Sunday, 8 September 2013

Bridge on the River Kwai (1957)


Is it better to die for what you really believe in or compromise your principles and live?  It's a strange question, but cinema never tires of asking it.  I'm always tempted toward the former option, but Colonel Nicholson (Alec Guinness) agrees so vehemently that he'd seemingly die for almost anything, any point of the law, however small, and have his men die with him.  He's quite fantastically stubborn, and it really doesn't go well for him, or for anyone, except the people he's trying to defy.
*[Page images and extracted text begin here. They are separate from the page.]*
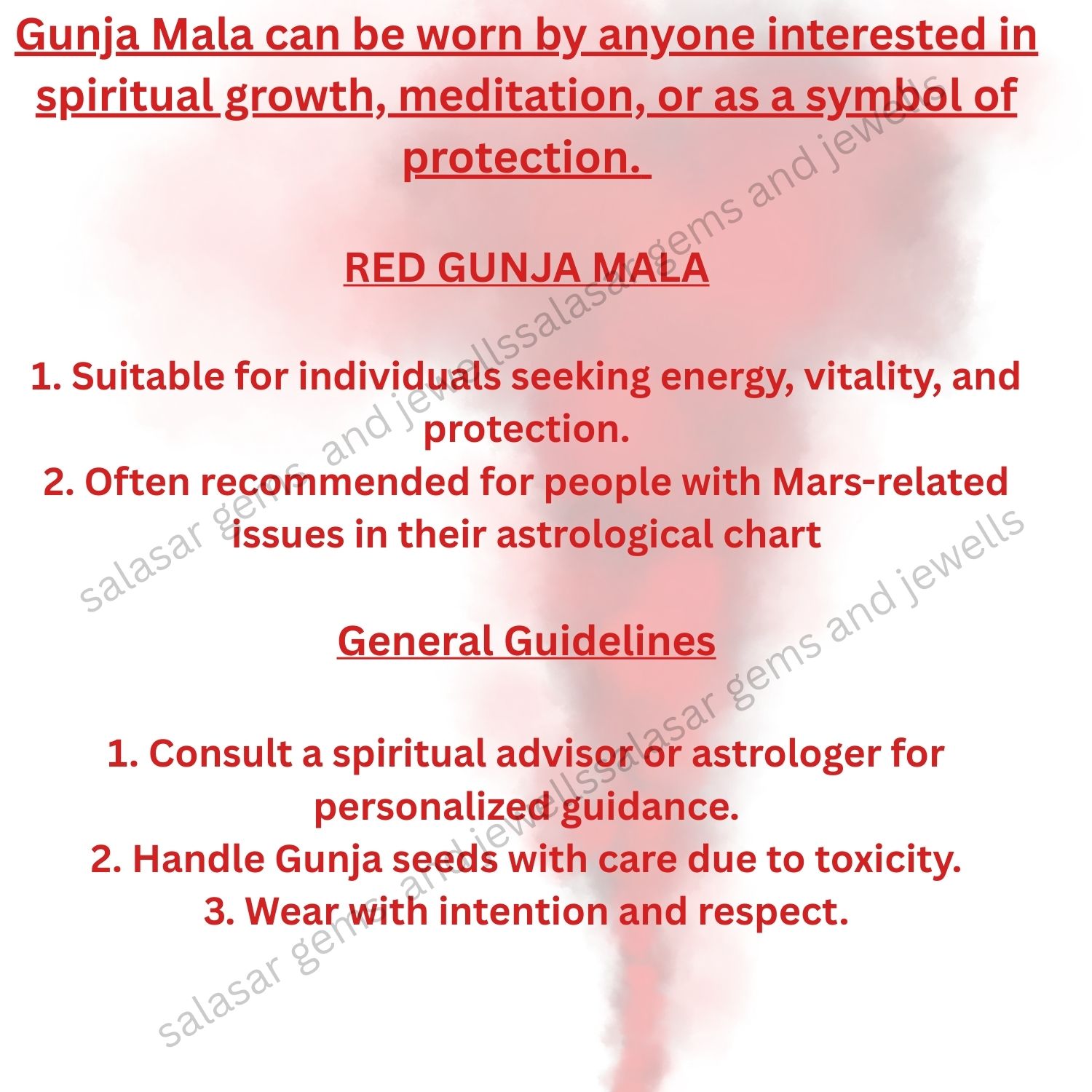 Gunja Mala can be worn by anyone interested in spiritual growth, meditation, or as a symbol of protection.

RED GUNJA MALA

1. Suitable for individuals seeking energy, vitality, and protection.
2. Often recommended for people with Mars-related issues in their astrological chart

General Guidelines

1. Consult a spiritual advisor or astrologer for personalized guidance.
2. Handle Gunja seeds with care due to toxicity.
3. Wear with intention and respect.

salasar gems and jewellssalasar gems and jewells
salasar gems and jewellssalasar gems and jewells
This is 'Bridge on the River Kwai', from a novel by Pierre Boulle who also gave us 'Planet of the Apes' (1968).  Both are exciting movies full of apparent hope in the midst of catastrophe, and each uses a tale of thrilling adventure to convince us that all human endeavours are ultimately futile, and that we might as well just hurry up and die.  Unavoidably, by the way, I'll be spoiling the end of this film for you.  But like the end of 'The Wicker Man' (1973), I think it isn't hard to see it coming.

Colonel Saitu!
It all starts with the surrendered Colonel Nicholson marching his men into a Japanese concentration camp in the middle of the Second World War, somewhere between Bangkok and Rangoon.  Colonel Saitu (Sessue Hayakawa) intends to set the British soldiers to work building a railway-bridge over the Kwai, and Nicholson is fine with that so long as the officers don't have to join in.  It's in the Geneva convention, see.  What follows is an excellent hour-long stubborn-off, with calm British resolve against Japanese rage, a clash of two national stereotypes which comes off as excellently tense unfolding drama, and which left me quite exhausted wanting one side or other to compromise even just a little.
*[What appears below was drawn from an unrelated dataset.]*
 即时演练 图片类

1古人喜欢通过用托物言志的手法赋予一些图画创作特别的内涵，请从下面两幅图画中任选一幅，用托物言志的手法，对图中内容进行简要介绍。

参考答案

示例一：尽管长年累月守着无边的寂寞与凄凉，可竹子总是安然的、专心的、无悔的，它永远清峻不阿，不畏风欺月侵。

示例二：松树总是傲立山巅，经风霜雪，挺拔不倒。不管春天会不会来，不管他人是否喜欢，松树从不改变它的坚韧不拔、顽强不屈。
Of course, once things get worked out, Colonel Nicholson is determined that the British should build, not just a bridge, but the best bridge on the continent, which causes problems when the film moves its focus to a new set of heroes travelling out to sabotage the bridge and slow the enemy's supply-lines, not realising that it will be so well-built.  We then alternate between the two teams of heroes, one believing that completion of the bridge is the only worthwhile thing they can really do with their lives, the other realising that their chances of survival are low, and the only thing they can hope to achieve in their remaining time on Earth is the destruction of the bridge.

Aaaarggghhh!
I've a notion that in Boulle's original novel the bridge isn't destroyed, but this is a movie and movies don't work like that.  If we're promised an exploding bridge, then gosh-darn-it, there's going to be the most explodey bridge that the super-widescreen of Cinemascope can show.  It's a long film, but it's an excellent film.  David Lean is directing, and he really knows how to handle an epic, and build up tension.  His next two films were the magnificent 'Lawrence of Arabia' (1962), and 'Doctor Zhivago' (1965), which I really don't like at all but will concede is a very good film.  It's easy enough to make a big film, is scarily simple to make a long film, but David Lean really knows how to get the details right, so that every shot is well constructed, every element works together, and nothing goes to waste.  He especially knows how to use Alec Guinness, who appears in all his better-known films (notably as Fagin in the not-a-musical version of 'Oliver Twist' from 1948), and gives one of his best performances here, managing to make Colonel Nicholson something other than an agitating jerk.

I once had a house-mate who took great personal inspiration from Colonel Nicholson, as well as from Yuri Zhivago and T.E. Lawrence.  One of his greatest skills was the ability to give flawlessly loud renditions of the final scene of any David Lean movie, and his one-man performance of the end of 'Bridge on the River Kwai' was a thing to behold.  The scene builds up so gradually and so quietly, with a train audibly on its way for ten full minutes before it arrives at the explosive-covered bridge; the tension racks up, as Nicholson, slowly and methodically, discovers and uncovers the cable that connects the explosives to their detonator, a realisation growing ever clearer in his military mind.  Those long minutes are deafeningly quiet, verging on silence before at last we reach the cry, so often repeated by Ted, of 'Blow up the bridge? BLOW UP THE BRIDGE!  BLOOOOWWWW!?   BLOW UP THE BRIDGE!  HELP!  HEEELP!   HEEEEELLLP!'

BOOOOOOOOOOOOM!

And when it comes it's not a model, but a real explosion with a real bridge and a real train, and it makes all the difference.